* [DOCUMENT PASSAGE]:
•••••

Confused by SOLID

Every now and then I check in on the Solid project. Launched about 7 years ago, Solid is intended to help put people back in control of data about them.

As I understand it, a Solid “Pod” is intended to be a personal data store that will provide you with complete control over data about you, allowing you to authorise which products and services can access that data.

Instead of all your data being held in platforms, you authorise them to use your data which is hosted separately. This can address privacy and allow portability of data between services.

The project is lead by Tim Berners-Lee and he has a startup, Inrupt, that is aiming to bring this to market by providing an enterprise grade version of the software. Solid is mentioned in this post about the Web’s 35th birthday.

What’s confusing me is that I’m really not sure how Solid is intended to deliver on its vision, or what problems it’s actually solving for either users or developers.

On my occasional check-ins, I’ve been trying to evaluate it in different ways: as a user, and as a developer/product manager. Would Solid be a useful way to manage my own archives? Or help me develop applications quicker or more securely?

A user view

As a user, I can’t find a Pod hosting service that isn’t experimental or which will allow me to actually sign up and pay to have data securely hosted. I can’t use it right now.

Having signed up to use some of those experimental services, I was surprised to find that the default user interface looks like a website prototyped in Bootstrap over a weekend. The Inrupt version of the “Pod Browser” is slightly more polished but doesn’t offer more than a browser based tool for managing files.

Things I expected to find but couldn’t, include:

  • the ability to easily and regularly input data from existing services I use. Like my blog, bank transactions, photos or social media. This is the information I care about
  • a mobile application that would allow me to access, sync and share data across my devices
  • proper fine-grained controls for sharing data in the Pod. I can allow applications to read and write specific resources in the Pod, but there’s no way I can see to only share certain pieces of information (e.g. just my email address) or provide time-limited access (e.g. you can read my bank details for the next 24 hours)
  • some level of auditing and reporting on what applications are accessing my Pod and what they’re doing with that data

I can only conclude that a Pod isn’t meant to be a consumer facing piece of software?

By not providing me with real fine-grained control over data I’ve stored in the POD, and some immediate built-in utility, it means that a POD doesn’t give me more than I can currently get with from Dropbox or Google Drive.

As a product it’s not currently convincing me that it’s going to provide a more trustworthy or reliable way to manage data about me than those existing tools.

•••••

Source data
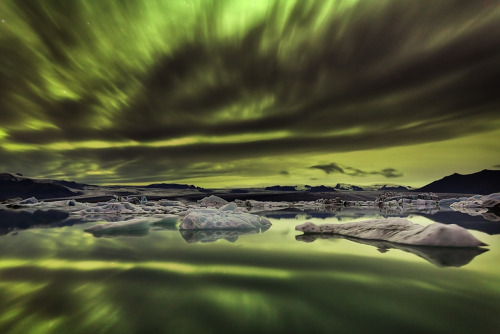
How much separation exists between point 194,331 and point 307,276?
2569mm

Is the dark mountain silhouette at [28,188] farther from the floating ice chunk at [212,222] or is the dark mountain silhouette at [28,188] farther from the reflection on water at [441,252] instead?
the reflection on water at [441,252]

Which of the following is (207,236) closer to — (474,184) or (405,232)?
(405,232)

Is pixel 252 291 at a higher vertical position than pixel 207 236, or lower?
higher

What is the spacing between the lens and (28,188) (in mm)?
136875

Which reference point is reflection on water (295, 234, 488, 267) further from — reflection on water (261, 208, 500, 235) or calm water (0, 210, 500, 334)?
reflection on water (261, 208, 500, 235)

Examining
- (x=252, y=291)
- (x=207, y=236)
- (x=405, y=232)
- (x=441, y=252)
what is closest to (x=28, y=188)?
(x=207, y=236)

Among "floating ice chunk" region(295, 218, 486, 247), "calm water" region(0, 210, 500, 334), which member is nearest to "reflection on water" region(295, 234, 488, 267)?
"calm water" region(0, 210, 500, 334)

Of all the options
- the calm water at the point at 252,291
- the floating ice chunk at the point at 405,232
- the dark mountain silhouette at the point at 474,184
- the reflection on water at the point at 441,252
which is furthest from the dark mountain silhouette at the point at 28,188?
the dark mountain silhouette at the point at 474,184

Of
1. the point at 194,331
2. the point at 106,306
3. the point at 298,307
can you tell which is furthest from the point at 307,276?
the point at 106,306

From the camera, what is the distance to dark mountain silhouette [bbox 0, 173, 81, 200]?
128000 mm

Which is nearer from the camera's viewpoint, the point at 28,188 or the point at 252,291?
the point at 252,291

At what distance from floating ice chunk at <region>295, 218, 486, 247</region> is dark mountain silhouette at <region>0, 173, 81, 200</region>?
155 meters

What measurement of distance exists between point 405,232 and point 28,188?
19154 cm

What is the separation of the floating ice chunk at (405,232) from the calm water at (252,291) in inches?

•••••

* [SHORT TASK A]:
Answer these questions about the Solid post:
(i) About how long ago was Solid launched?
(ii) Who leads the project, and what is the name of his startup?
(iii) Which two existing tools does the writer say a Pod currently offers nothing more than?
* [SHORT TASK B]: Extend the Solid post from the point where it stops.

* [TASK OUTPUT A]:
(i) About 7 years ago.
(ii) Tim Berners-Lee leads it, and his startup is Inrupt.
(iii) Dropbox and Google Drive.

* [TASK OUTPUT B]:
This Inrupt video provides an explainer on Solid Pods. What was particularly surprising was the suggestion that as a user I might have multiple Solid Pods, all hosted with different organisations?

This doesn’t feel like it’s putting me in control over data about me. I still need to trust multiple services and agree to their terms of services. I need to manage information and access in multiple places. Potentially with different user interfaces.

Developer view

So maybe Solid is meant to be more of a developer tool at the moment, and the focus is on creating a richer technical platform around which applications can be built?

But again there seem to be a lot of features that are lacking.

The API to a Solid Pod is essentially a document store that supports capturing additional metadata about the stored resources. But it doesn’t provide me with a way to query or search over the data that my application has stored?

If I need that, or to work with more complex data, or combine data from other sources and users, then I’ll still need to build a separate data store. This means that I’m still going to have to deal with security, privacy, GDPR, etc. It’s not saving me any implementation time in building a secure system.

Because the current user interface is so poor I’ll need to build my own UI. If I used Dropbox or Drive as a backend for my application, the UI would at least be familiar to users.

If the users aren’t hosting their own Pods, or using a third-party, I’ll need to deploy the software myself in addition to my existing stack.

If users want to allow third-parties to access their data, then I’m taking on the hosting and API costs for those other applications.

If I want to interoperate with other apps, I’ll need to work on that with those other developers. Solid has no built in understanding of any specific schemas or formats. Or recommended ways to structure data.

If I want to create applications in banking, health, etc then I’ll still need to go through all the required security, certification and audit procedures. It’s not clear to me that Solid helps accelerate that, not least because there don’t seem to be dedicated hosting providers.

It still all feels very much like an idea trying to find a solution. I can’t help but think that something consumer focused, with a proper hosted environment, would actually accelerate adoption. But I think the core still needs a lot of work.

However, what feels like the most fundamental problem to solve around the product at the moment is this:

  • if a user can only authorise and manage access for specific resources, e.g. a blob of data stored by an application, not individual fields…
  • and, if the data that is stored in those resources, is decided by individual apps…
  • and, Solid doesn’t natively understand that data…
  • then there’s all kinds of security & privacy issues that can arise with users accidentally sharing sensitive information because they don’t realise the extent of what they’re sharing?

I may be being harsh, and all of this is still on the roadmap . But the project appears to be moving very slowly. It’s also possible I’ve just misunderstood something fundamental. If I have then leave a comment.

For the moment though I’m going to cross it off my list of things to keep an eye on.

6 thoughts on “Confused by SOLID

  1. I think the problem with SOLID might end up being the same as the semantic web. A colleague/friend once said to me that organisations don’t want to mark up their using open data formats (specifically RDF) and publish it on the web. Equally organisations don’t want users to own their own personal data (its too valuable).

    i think the actual practical issues would be resolved if there was enough intent (lets face it, the web was far from perfect in the early days)

  2. Hi Leigh! I think it is very timely to put up some big question marks. Solid has become something very different from what I thought it would be too.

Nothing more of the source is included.